His blue eyes were so full of pain that it tore at my soul. Hephaestus, my father in his all ugly glory, glanced at me neutrally as well.

"W-w-why?!" I suddenly yelled, my body shivering with heavy sobs. Oh gods it hurt oh why why why?! "This is all! Your! Fault!" I felt the words tear from my throat in an accusing scream. "Why couldn't you release her from her prison?! Why?! She was only an immortal demi-god!" I glared at Artemis now, feeling raw fury course through me. This was all their damn faults! "And you!" I stepped towards her angrily, but I felt someone hold me back. "You were the one that blessed her! You were the one that cursed her with this horrible place!"

And suddenly flames were all I could see as I once more lunged for the Moon Goddess. I felt an angry snarl tear from my chest. I could feel flames arcing over my body, arcing into flaming maelstroms of fury. I could feel the fire growing higher, leaping off my body. Then suddenly, in mid lunge and break from someone's arms, a body grabbed my arms and swung me into one of the walls.

"I hate you!" the words ripped from me furiously. "You- you-" Suddenly my mind totally blanked. The gods, including the Big Three, looked slightly afraid. Zeus had an unreadable expression on his face, but everyone else looked ashamed. Except for Apollo and Artemis. They had totally blank faces as well. I felt something shatter in me, crumble and simply just.. go away.

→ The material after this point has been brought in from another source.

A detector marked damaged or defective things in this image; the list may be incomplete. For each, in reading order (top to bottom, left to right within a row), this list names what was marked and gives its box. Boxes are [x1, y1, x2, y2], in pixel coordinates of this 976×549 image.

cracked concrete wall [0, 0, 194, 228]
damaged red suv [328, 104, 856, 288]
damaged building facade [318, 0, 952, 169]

And then my eyes blurred. Embarrassed to be crying in front of my father's relatives, I wiped at my face furiously. A wince swept over my face when I felt pain erupt along my hand and face. I forgot that I was totally burnt. It was like I had gotten majorly sunburnt.

A giggle forced its way out of my chest. Then suddenly I was absolutely hysterical. I was laughing, and I had no idea why I was laughing. Why was I laughing? Why did it sound so.. hollow? Hysterical? Someone wrapped their arms around me and the cackles that erupted from me slowly quieted.

Then I was practically bawling my face off, my face pressed into the person's shoulders. A grief poured from me like nothing else, making me cry harder and my chest hurt terribly. It felt like I was alone again. It felt like I had no one to understand me left. It felt like.. like I was missing something from my soul. An aching loneliness tore through my chest and I could do nothing but cry even more.

"W-w-why?!" I eventually inquired in a hiccuping sort of voice. My face was pressed against that person's shoulder, and all I could see was a black jacket. "W-w-why did sh-she h-have t-t-t-to d-die?!"

No response. Then, "It's gonna be okay, Leo." It was Aphrodite, and her voice was full of pain. "You're going to be okay."

And suddenly, I burst into tears again. Oh gods. Oh gods. It hurt. Oh my gods it hurt.